EXERCISE BRIEF:
Copy out every one of the lines below word for word, without including any of the pictures.

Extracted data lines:
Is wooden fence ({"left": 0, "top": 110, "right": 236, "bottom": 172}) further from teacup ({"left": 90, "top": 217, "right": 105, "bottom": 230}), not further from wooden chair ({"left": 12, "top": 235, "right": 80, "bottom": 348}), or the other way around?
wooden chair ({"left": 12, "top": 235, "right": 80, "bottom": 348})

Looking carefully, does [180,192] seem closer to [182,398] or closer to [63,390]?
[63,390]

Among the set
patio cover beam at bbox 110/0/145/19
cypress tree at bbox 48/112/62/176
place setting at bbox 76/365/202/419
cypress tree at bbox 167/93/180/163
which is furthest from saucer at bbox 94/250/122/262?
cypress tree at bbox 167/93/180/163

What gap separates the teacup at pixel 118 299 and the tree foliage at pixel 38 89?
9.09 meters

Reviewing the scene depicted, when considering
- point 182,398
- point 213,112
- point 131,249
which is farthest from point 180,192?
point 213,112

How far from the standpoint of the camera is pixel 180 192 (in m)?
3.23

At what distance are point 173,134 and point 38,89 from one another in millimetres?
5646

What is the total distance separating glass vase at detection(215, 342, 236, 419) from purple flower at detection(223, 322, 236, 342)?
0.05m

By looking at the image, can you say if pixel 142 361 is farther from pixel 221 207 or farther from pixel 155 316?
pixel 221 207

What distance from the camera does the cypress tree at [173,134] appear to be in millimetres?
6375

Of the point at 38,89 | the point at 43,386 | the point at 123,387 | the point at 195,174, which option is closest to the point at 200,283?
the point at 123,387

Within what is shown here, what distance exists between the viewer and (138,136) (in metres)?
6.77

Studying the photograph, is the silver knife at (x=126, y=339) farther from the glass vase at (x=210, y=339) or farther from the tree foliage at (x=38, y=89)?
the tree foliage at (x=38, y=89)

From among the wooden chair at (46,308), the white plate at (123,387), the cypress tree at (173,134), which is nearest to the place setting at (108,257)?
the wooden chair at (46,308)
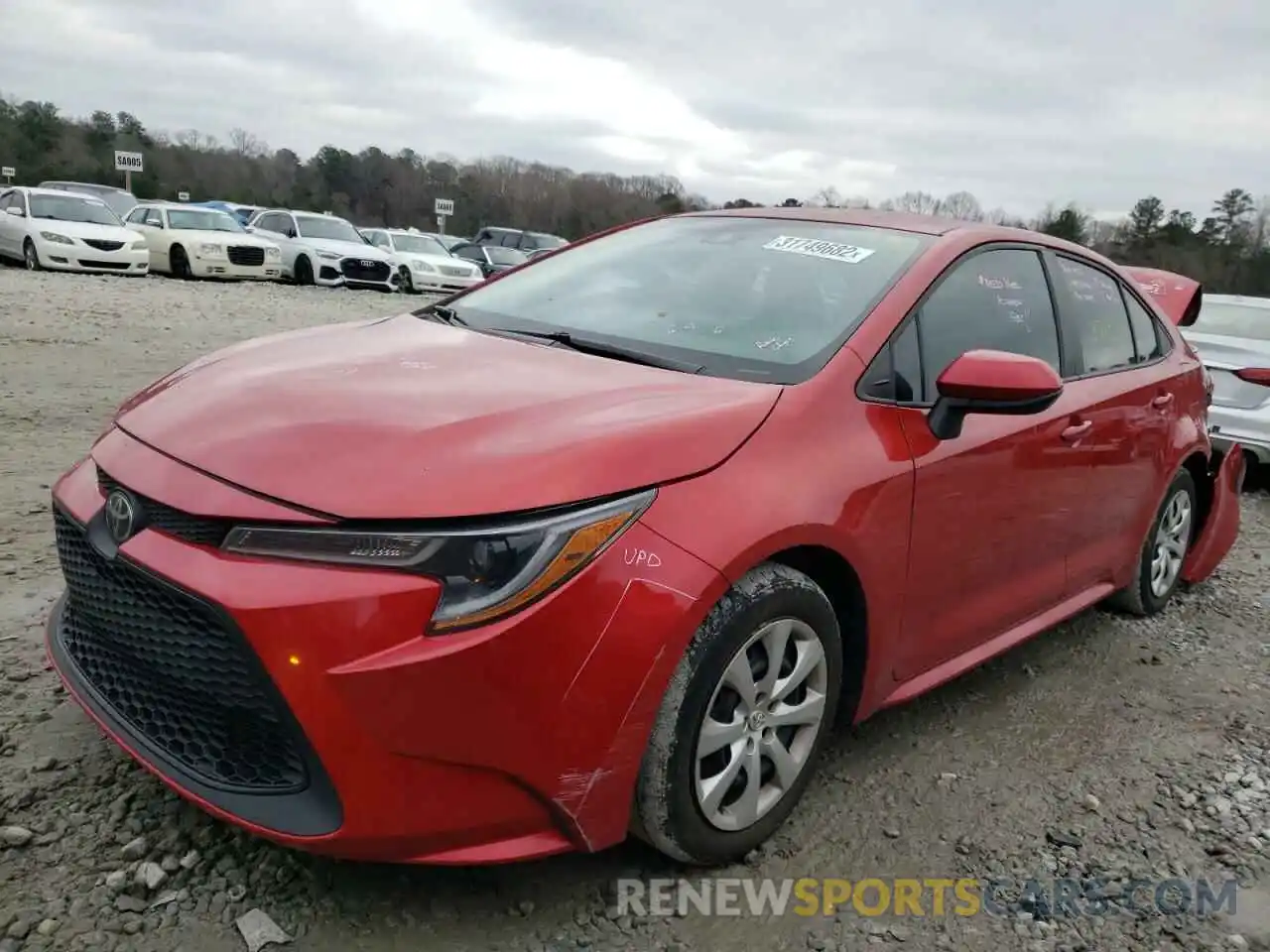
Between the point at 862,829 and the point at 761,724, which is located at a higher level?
the point at 761,724

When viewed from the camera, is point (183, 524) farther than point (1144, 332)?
No

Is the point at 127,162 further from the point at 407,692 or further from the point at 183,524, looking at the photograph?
the point at 407,692

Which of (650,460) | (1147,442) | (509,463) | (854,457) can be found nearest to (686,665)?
(650,460)

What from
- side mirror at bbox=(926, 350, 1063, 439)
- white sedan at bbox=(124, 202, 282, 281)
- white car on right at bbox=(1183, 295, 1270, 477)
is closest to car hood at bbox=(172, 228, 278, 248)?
white sedan at bbox=(124, 202, 282, 281)

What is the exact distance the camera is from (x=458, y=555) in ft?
6.01

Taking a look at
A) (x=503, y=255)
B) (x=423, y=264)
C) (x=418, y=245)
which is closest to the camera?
(x=423, y=264)

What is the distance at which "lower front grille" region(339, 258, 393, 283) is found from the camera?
19062 millimetres

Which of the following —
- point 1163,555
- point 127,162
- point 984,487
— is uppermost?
point 127,162

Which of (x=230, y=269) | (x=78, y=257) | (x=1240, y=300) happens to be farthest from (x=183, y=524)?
(x=230, y=269)

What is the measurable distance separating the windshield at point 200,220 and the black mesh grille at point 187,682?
1785 cm

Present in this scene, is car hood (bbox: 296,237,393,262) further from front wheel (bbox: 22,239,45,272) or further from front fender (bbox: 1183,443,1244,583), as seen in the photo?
front fender (bbox: 1183,443,1244,583)

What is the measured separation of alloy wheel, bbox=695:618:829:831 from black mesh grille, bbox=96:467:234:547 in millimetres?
1035

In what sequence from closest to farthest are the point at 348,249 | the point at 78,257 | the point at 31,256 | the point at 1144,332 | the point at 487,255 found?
the point at 1144,332 < the point at 78,257 < the point at 31,256 < the point at 348,249 < the point at 487,255

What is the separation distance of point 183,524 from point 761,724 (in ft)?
4.25
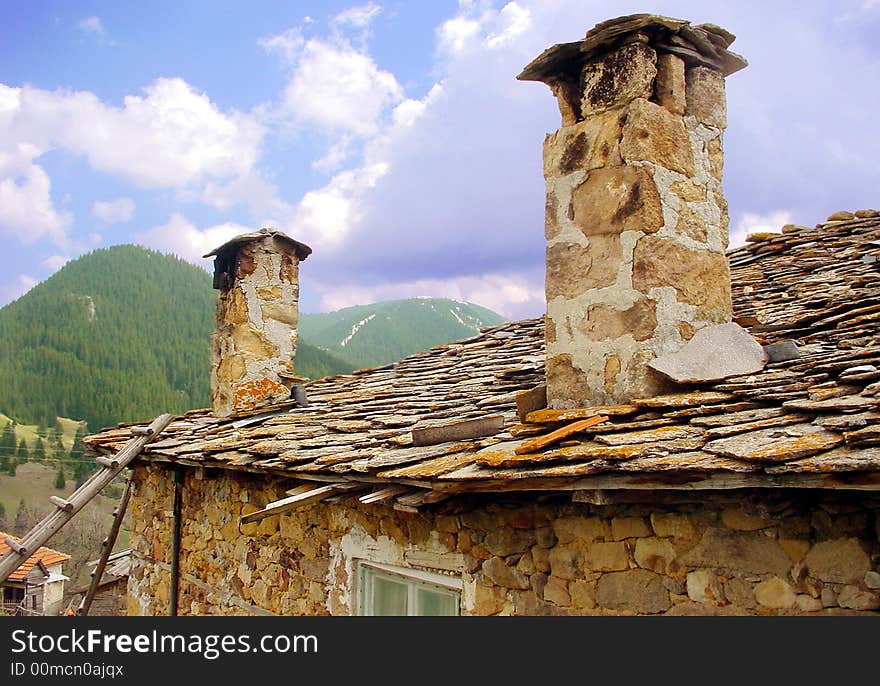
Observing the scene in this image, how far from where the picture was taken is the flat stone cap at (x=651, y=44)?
421 centimetres

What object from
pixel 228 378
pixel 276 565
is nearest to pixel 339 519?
pixel 276 565

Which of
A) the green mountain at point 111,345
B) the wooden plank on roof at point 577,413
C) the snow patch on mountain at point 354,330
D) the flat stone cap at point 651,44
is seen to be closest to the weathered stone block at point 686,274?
the wooden plank on roof at point 577,413

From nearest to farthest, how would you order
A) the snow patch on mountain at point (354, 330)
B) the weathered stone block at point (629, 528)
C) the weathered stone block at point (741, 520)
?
the weathered stone block at point (741, 520)
the weathered stone block at point (629, 528)
the snow patch on mountain at point (354, 330)

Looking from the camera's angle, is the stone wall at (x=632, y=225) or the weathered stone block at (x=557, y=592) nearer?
the weathered stone block at (x=557, y=592)

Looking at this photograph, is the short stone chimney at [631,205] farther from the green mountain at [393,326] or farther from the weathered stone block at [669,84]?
the green mountain at [393,326]

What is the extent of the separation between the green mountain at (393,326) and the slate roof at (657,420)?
84315mm

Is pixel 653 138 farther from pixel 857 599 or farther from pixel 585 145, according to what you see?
pixel 857 599

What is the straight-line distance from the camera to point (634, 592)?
3.15 m

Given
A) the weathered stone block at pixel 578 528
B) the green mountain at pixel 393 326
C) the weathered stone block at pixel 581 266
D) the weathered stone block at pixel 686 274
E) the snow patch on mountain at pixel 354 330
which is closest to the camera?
the weathered stone block at pixel 578 528

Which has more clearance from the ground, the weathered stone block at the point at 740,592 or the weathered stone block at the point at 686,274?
the weathered stone block at the point at 686,274

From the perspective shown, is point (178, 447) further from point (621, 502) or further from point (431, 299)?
point (431, 299)

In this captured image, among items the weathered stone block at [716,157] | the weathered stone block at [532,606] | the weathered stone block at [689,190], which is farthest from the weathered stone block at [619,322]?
the weathered stone block at [532,606]

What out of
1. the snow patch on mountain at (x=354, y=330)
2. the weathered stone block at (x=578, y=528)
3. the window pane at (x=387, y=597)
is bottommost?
the window pane at (x=387, y=597)

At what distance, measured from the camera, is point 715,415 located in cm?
322
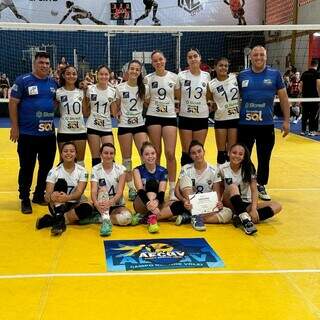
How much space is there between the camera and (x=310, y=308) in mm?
3266

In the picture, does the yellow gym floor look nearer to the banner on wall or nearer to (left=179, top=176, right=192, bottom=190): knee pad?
(left=179, top=176, right=192, bottom=190): knee pad

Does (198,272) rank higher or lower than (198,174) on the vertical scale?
lower

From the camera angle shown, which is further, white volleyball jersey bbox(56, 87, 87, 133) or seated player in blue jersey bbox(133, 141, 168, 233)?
white volleyball jersey bbox(56, 87, 87, 133)

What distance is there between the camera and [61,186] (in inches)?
207

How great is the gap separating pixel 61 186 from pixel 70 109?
1.08m

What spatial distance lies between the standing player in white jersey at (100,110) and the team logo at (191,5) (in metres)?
15.9

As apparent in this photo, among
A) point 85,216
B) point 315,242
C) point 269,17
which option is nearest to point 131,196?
point 85,216

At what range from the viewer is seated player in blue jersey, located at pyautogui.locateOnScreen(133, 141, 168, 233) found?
206 inches

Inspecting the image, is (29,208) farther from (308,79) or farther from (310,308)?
(308,79)

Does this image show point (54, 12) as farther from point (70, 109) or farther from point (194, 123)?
point (194, 123)

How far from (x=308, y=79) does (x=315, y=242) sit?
8557mm

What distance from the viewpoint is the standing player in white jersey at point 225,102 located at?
6.04 metres

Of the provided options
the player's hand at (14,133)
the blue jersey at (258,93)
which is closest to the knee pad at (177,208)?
the blue jersey at (258,93)

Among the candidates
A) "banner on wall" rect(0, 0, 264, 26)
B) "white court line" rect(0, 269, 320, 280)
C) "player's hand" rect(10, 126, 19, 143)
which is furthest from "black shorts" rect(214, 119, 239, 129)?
"banner on wall" rect(0, 0, 264, 26)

THE REPLY:
Is wooden fence ({"left": 0, "top": 110, "right": 236, "bottom": 172}) further from teacup ({"left": 90, "top": 217, "right": 105, "bottom": 230}), not further from wooden chair ({"left": 12, "top": 235, "right": 80, "bottom": 348}), or the other way around?
wooden chair ({"left": 12, "top": 235, "right": 80, "bottom": 348})

Looking carefully, does [180,192] seem closer to [182,398] or closer to [63,390]?
[63,390]

Among the set
patio cover beam at bbox 110/0/145/19
cypress tree at bbox 48/112/62/176
place setting at bbox 76/365/202/419
cypress tree at bbox 167/93/180/163
which is furthest from saucer at bbox 94/250/122/262?
cypress tree at bbox 167/93/180/163

What gap separates the teacup at pixel 118 299 and the tree foliage at pixel 38 89?
9.09 meters

Reviewing the scene depicted, when considering
- point 182,398
- point 213,112
- point 131,249
which is farthest from point 180,192?
point 213,112

How far from the standpoint of the camera is pixel 180 192 (in m)?
3.23

At what distance are point 173,134 and point 38,89 from one another in millimetres?
5646

What is the total distance separating glass vase at detection(215, 342, 236, 419) from purple flower at detection(223, 322, 236, 342)?
0.05m

By looking at the image, can you say if pixel 142 361 is farther from pixel 221 207 or farther from pixel 155 316?
pixel 221 207

What distance from the camera does the cypress tree at [173,134] appear to be in millimetres?
6375

Of the point at 38,89 | the point at 43,386 | the point at 123,387 | the point at 195,174, which option is closest to the point at 200,283?
the point at 123,387

Within what is shown here, what distance exists between the viewer and (138,136) (in metres)?
6.77

Studying the photograph, is the silver knife at (x=126, y=339) farther from the glass vase at (x=210, y=339) or farther from the tree foliage at (x=38, y=89)?
the tree foliage at (x=38, y=89)

From among the wooden chair at (46,308), the white plate at (123,387), the cypress tree at (173,134), which is nearest to the place setting at (108,257)?
the wooden chair at (46,308)
Between the point at 862,829 and the point at 761,724, which is located at a higher level?
the point at 761,724

When viewed from the camera, is point (183, 524) farther than point (1144, 332)?
No

Is the point at 127,162 further from the point at 407,692 or further from the point at 183,524, looking at the photograph?
the point at 407,692

Which of (650,460) | (1147,442) | (509,463) | (854,457) can be found nearest to (686,665)?
(650,460)

What from
- side mirror at bbox=(926, 350, 1063, 439)
- white sedan at bbox=(124, 202, 282, 281)
- white car on right at bbox=(1183, 295, 1270, 477)
is closest to car hood at bbox=(172, 228, 278, 248)?
white sedan at bbox=(124, 202, 282, 281)

What is the exact distance the camera is from (x=458, y=555) in ft?
6.01

Taking a look at
A) (x=503, y=255)
B) (x=423, y=264)
C) (x=418, y=245)
which is closest to the camera?
(x=423, y=264)

What is the distance at which "lower front grille" region(339, 258, 393, 283) is found from the camera?
19062 millimetres

Which of the following —
- point 1163,555
- point 127,162
- point 984,487
— is uppermost?
point 127,162

Which of (x=230, y=269) | (x=78, y=257) | (x=1240, y=300) happens to be farthest from (x=183, y=524)?
(x=230, y=269)

What is the measurable distance separating the windshield at point 200,220 and the black mesh grille at point 187,682?
1785 cm

Present in this scene, is car hood (bbox: 296,237,393,262) further from front wheel (bbox: 22,239,45,272) or further from front fender (bbox: 1183,443,1244,583), as seen in the photo?
front fender (bbox: 1183,443,1244,583)

What is the measured separation of alloy wheel, bbox=695:618:829:831 from black mesh grille, bbox=96:467:234:547 in millimetres?
1035

In what sequence from closest to farthest are the point at 348,249 | the point at 78,257 | the point at 31,256 | the point at 1144,332 | the point at 487,255 found?
the point at 1144,332 < the point at 78,257 < the point at 31,256 < the point at 348,249 < the point at 487,255

What is the separation distance of point 183,524 from point 761,724 (in ft)?
4.25
Observing the scene in this image, how far from where the picture was taken is the flat stone cap at (x=651, y=44)?
421 centimetres

What object from
pixel 228 378
pixel 276 565
is nearest to pixel 339 519?
pixel 276 565

Which of
A) the green mountain at point 111,345
B) the wooden plank on roof at point 577,413
C) the snow patch on mountain at point 354,330
D) the flat stone cap at point 651,44
is seen to be closest to the weathered stone block at point 686,274?
the wooden plank on roof at point 577,413

From nearest to farthest, how would you order
A) the snow patch on mountain at point (354, 330)
B) the weathered stone block at point (629, 528)
C) the weathered stone block at point (741, 520)
?
the weathered stone block at point (741, 520)
the weathered stone block at point (629, 528)
the snow patch on mountain at point (354, 330)

Looking from the camera's angle, is the stone wall at (x=632, y=225) or the weathered stone block at (x=557, y=592) nearer?
the weathered stone block at (x=557, y=592)

Looking at this photograph, is the short stone chimney at [631,205] farther from the green mountain at [393,326] or farther from the weathered stone block at [669,84]?
the green mountain at [393,326]

What is the extent of the separation between the green mountain at (393,326) and the slate roof at (657,420)?
84315mm

Is pixel 653 138 farther from pixel 857 599 or farther from pixel 585 145, according to what you see?
pixel 857 599

What is the straight-line distance from the camera to point (634, 592)?
3.15 m

Given
A) the weathered stone block at pixel 578 528
B) the green mountain at pixel 393 326
C) the weathered stone block at pixel 581 266
D) the weathered stone block at pixel 686 274
E) the snow patch on mountain at pixel 354 330
which is closest to the camera?
the weathered stone block at pixel 578 528

Which has more clearance from the ground, the weathered stone block at the point at 740,592 or the weathered stone block at the point at 686,274?
the weathered stone block at the point at 686,274

From the perspective shown, is point (178, 447) further from point (621, 502) or further from point (431, 299)?
point (431, 299)

In this captured image, among items the weathered stone block at [716,157] | the weathered stone block at [532,606] | the weathered stone block at [689,190], which is farthest from the weathered stone block at [619,322]?
the weathered stone block at [532,606]

What out of
1. the snow patch on mountain at (x=354, y=330)
2. the weathered stone block at (x=578, y=528)
3. the window pane at (x=387, y=597)
is bottommost?
the window pane at (x=387, y=597)

At what distance, measured from the camera, is point 715,415 located in cm?
322
How much space is there between the camera and (x=310, y=308) in mm?
3266

In the picture, does the yellow gym floor look nearer to the banner on wall or nearer to (left=179, top=176, right=192, bottom=190): knee pad?
(left=179, top=176, right=192, bottom=190): knee pad

Does (198,272) rank higher or lower than (198,174) on the vertical scale?
lower

From the camera angle shown, which is further, white volleyball jersey bbox(56, 87, 87, 133) or seated player in blue jersey bbox(133, 141, 168, 233)?
white volleyball jersey bbox(56, 87, 87, 133)

What distance is there between the camera and [61,186] (in inches)?
207

How great is the gap separating pixel 61 186 from pixel 70 109?
1.08m

What spatial distance lies between the standing player in white jersey at (100,110) and the team logo at (191,5) (in metres)?
15.9

As apparent in this photo, among
A) point 85,216
B) point 315,242
C) point 269,17
which option is nearest to point 131,196?
point 85,216

At what range from the viewer is seated player in blue jersey, located at pyautogui.locateOnScreen(133, 141, 168, 233) found?
206 inches

Inspecting the image, is (29,208) farther from (308,79) or farther from (310,308)?
(308,79)

Does this image show point (54, 12) as farther from point (70, 109) or farther from point (194, 123)?
point (194, 123)

How far from (x=308, y=79) does (x=315, y=242) sit?
8557mm

What distance from the viewpoint is the standing player in white jersey at point 225,102 located at?
6.04 metres

Of the provided options
the player's hand at (14,133)
the blue jersey at (258,93)
which is closest to the knee pad at (177,208)?
the blue jersey at (258,93)

Among the candidates
A) "banner on wall" rect(0, 0, 264, 26)
B) "white court line" rect(0, 269, 320, 280)
C) "player's hand" rect(10, 126, 19, 143)
which is furthest from "black shorts" rect(214, 119, 239, 129)?
"banner on wall" rect(0, 0, 264, 26)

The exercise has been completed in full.